All unsere Familiennamen nach ihrer Bedeutung und ihrem Ur­sprung zu erklären, erscheint mir unmöglich, weil beide Ursprung und Bedeutung vielfach dunkel sind und vielleicht immer dunkel bleiben wer­den. Doch gibt es auch manche, die ich zwar erklären könnte, die ich aber nicht erklären will. Die interessantesten von ihnen sind zwei, die ein sehr verrufenes Gewerbe, das des Schinders, bezeichnen; dazu kommen andere, die dreist und frech geschlechtliche Verhältnisse bezeichnen, mit all dem groben, unverhüllten Sinn für das Nackte u. Ungeschminkte, das dem Volke eigen ist, wenngleich nur zu häufig dabei die Liebe zum Gemeinen und Schmutzigen in den Vordergrund tritt.
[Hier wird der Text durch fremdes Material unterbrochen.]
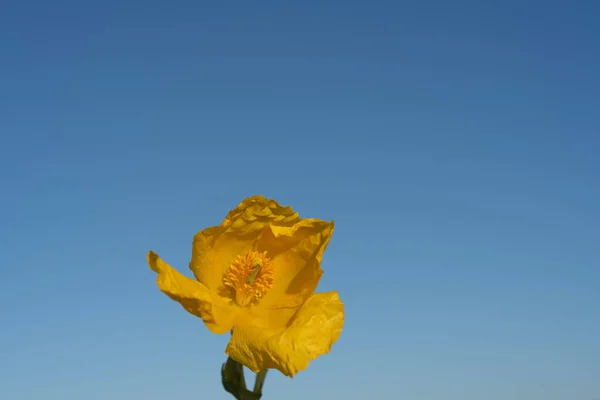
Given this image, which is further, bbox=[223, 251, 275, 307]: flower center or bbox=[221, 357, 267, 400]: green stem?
bbox=[223, 251, 275, 307]: flower center

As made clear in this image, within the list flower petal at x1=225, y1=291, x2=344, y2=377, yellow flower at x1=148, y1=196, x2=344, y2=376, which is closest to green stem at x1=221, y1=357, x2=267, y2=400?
flower petal at x1=225, y1=291, x2=344, y2=377

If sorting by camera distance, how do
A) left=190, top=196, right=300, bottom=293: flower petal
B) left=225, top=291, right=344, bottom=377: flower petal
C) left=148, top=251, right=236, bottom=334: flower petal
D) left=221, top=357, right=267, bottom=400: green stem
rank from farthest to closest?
left=190, top=196, right=300, bottom=293: flower petal < left=148, top=251, right=236, bottom=334: flower petal < left=225, top=291, right=344, bottom=377: flower petal < left=221, top=357, right=267, bottom=400: green stem

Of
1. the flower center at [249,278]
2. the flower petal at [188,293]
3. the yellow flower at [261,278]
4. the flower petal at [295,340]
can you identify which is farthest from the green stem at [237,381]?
the flower center at [249,278]

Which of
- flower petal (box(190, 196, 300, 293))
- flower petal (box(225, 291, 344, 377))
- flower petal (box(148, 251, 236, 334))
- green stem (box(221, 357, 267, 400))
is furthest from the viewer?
flower petal (box(190, 196, 300, 293))

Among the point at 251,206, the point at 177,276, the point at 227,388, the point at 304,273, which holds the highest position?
the point at 251,206

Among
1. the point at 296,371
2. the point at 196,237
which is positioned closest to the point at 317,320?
the point at 296,371

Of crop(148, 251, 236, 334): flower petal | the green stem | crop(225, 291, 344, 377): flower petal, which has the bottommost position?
the green stem

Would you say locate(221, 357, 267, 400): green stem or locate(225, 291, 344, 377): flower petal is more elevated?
locate(225, 291, 344, 377): flower petal

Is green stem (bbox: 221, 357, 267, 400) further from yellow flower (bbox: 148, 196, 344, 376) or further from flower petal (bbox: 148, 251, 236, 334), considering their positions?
flower petal (bbox: 148, 251, 236, 334)

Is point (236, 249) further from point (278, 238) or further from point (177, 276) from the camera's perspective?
point (177, 276)
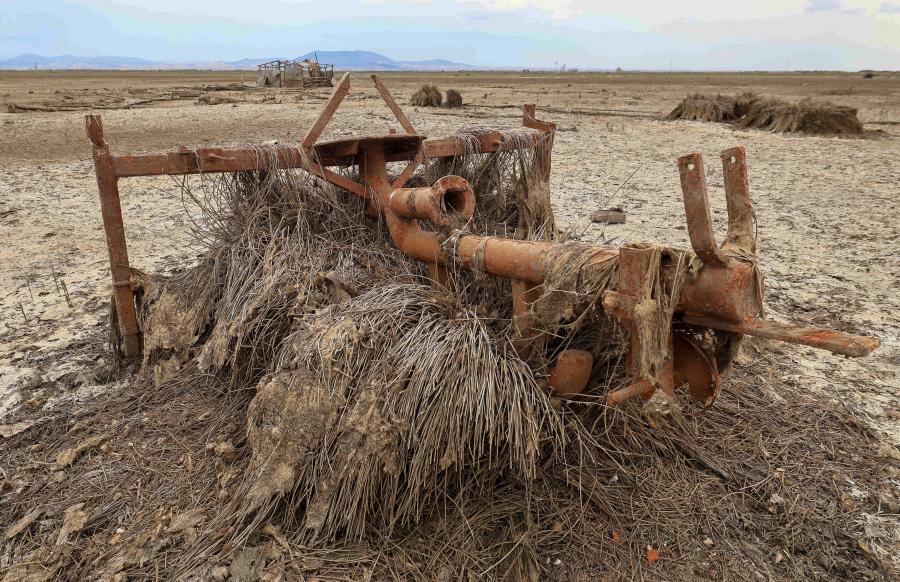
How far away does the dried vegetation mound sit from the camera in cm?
1385

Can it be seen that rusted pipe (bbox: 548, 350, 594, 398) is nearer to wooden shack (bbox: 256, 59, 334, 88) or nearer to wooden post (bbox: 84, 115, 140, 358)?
wooden post (bbox: 84, 115, 140, 358)

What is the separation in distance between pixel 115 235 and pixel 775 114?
16234mm

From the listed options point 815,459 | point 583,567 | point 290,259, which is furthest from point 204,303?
point 815,459

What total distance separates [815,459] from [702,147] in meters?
11.2

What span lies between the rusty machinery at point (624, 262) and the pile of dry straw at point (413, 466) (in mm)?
153

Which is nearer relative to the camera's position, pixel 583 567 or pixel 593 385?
pixel 583 567

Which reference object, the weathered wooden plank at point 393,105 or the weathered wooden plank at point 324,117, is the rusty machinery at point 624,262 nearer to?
the weathered wooden plank at point 324,117

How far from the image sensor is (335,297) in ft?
9.91

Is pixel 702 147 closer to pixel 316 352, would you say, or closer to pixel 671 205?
pixel 671 205

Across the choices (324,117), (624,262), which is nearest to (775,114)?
(324,117)

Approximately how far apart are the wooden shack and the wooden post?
28866 mm

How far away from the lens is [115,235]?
3.30m

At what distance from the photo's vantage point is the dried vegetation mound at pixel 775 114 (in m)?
13.9

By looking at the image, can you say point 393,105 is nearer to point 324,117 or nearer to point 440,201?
point 324,117
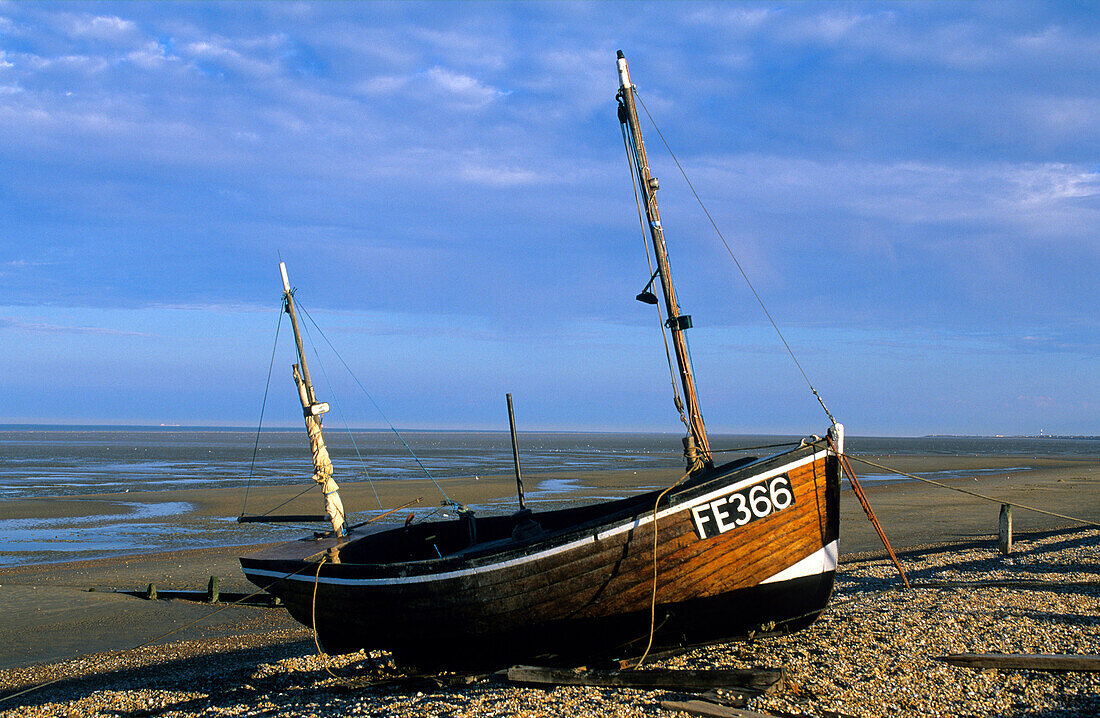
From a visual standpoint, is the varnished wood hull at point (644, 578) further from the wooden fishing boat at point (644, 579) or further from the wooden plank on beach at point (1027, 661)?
the wooden plank on beach at point (1027, 661)

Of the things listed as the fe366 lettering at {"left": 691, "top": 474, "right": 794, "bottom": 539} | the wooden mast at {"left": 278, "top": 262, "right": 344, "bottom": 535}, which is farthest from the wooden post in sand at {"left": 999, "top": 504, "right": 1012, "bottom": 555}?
the wooden mast at {"left": 278, "top": 262, "right": 344, "bottom": 535}

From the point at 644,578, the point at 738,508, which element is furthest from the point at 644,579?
the point at 738,508

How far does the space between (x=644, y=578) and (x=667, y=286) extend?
4.32m

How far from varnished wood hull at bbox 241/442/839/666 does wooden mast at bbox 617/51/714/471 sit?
4.16 feet

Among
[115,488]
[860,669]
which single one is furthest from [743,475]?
[115,488]

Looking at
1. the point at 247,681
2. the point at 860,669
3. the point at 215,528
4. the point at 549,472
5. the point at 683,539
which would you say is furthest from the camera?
the point at 549,472

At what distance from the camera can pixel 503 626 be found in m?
8.97

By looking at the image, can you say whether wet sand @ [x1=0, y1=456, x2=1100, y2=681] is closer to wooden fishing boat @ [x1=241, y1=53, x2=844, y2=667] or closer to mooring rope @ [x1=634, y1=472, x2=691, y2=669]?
wooden fishing boat @ [x1=241, y1=53, x2=844, y2=667]

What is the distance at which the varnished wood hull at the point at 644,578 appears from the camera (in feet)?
28.1

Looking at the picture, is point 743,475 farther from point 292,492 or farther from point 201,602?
point 292,492

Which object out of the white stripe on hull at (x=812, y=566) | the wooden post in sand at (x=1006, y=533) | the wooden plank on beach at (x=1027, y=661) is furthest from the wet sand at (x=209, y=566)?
the wooden plank on beach at (x=1027, y=661)

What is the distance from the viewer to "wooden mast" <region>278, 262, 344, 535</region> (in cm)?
1355

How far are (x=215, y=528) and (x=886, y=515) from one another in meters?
21.5

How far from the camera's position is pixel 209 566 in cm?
1775
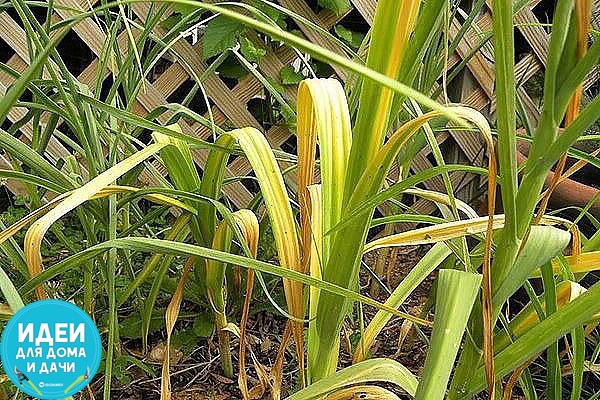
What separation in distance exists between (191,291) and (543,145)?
0.58 metres

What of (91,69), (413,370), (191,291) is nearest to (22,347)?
(191,291)

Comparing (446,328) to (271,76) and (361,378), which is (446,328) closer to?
(361,378)

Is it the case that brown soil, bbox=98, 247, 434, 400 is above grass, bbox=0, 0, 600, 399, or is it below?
below

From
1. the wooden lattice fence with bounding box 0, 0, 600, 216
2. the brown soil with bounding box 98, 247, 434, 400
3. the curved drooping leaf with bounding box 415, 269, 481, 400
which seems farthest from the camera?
the wooden lattice fence with bounding box 0, 0, 600, 216

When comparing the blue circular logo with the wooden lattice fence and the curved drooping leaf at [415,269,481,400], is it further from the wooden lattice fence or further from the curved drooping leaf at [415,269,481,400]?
the wooden lattice fence

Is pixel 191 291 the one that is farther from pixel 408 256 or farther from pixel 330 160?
pixel 408 256

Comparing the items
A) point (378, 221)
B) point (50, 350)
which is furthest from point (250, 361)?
point (50, 350)

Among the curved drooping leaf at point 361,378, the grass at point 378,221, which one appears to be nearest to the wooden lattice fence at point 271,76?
the grass at point 378,221

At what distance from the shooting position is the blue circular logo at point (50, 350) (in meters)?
0.42

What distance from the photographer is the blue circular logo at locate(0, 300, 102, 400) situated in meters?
0.42

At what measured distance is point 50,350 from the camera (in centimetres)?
43

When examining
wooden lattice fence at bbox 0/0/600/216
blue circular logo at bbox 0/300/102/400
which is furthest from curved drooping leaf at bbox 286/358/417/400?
wooden lattice fence at bbox 0/0/600/216

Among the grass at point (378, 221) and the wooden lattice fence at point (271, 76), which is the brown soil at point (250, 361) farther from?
the wooden lattice fence at point (271, 76)

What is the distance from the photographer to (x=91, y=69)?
4.86 ft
Die Familiennamen sind begreiflicherweise nicht immer unverän­dert beibehalten worden; sie haben vielmehr, gleich den anderen Bestand­teilen der Sprache und zum Teil noch mehr als diese, eine mehr oder min­der grosse Veränderung erlitten. Die Vornamen und ebenso die Orts­namen haben nicht nur während des Mittelalters, ja noch während der letzten Jahrhunderte manche Umwandlung oder Abkürzung erlitten; diese treten natürlich auch in den Familiennamen zu Tage. So hiess Wecker noch im 17. — 18. Jahrhundert Weckeringen, Zittig Zittingen oder Zettingen, Rippig Repingen und Rippingen; die Familiennamen Wecke- ring, Zettinger und Rippinger haben die alten Formen beibehalten. Für Rodenborn hat sich immer mehr die verkehrte Form Rodenburg einge­schlichen, die heute in allgemeinem Gebrauch ist; dem entsprechend fin­den wir zwei Personen als Rodenborn, 40 als Rodenbour, aber nur 8 als Rodenburg. Teils der Einfluss des gesprochenen Idioms, der Volksspracheteils der Mangel an der richtigen Bildung von seiten derer, die berufen waren, die Namen niederzuschreiben, änderten die Form sämtlicher Namen, sowohl jener, die als Stammwort für unsere Familiennamen dien­ten, als diese selbst. War das Wort ein fremdes, so machte sich das Volk dasselbe mundgerecht. Der Taufname Servatius, der namentlich in den Ardennen früher sehr häufig war, wurde verkürzt in Fas, wurde aber auch Servas, Sirvas, Zirwes, bis er die jetzige Form Servais annahm, wiewohl wir daneben auch heute Servas, Zirwes und Zirves haben.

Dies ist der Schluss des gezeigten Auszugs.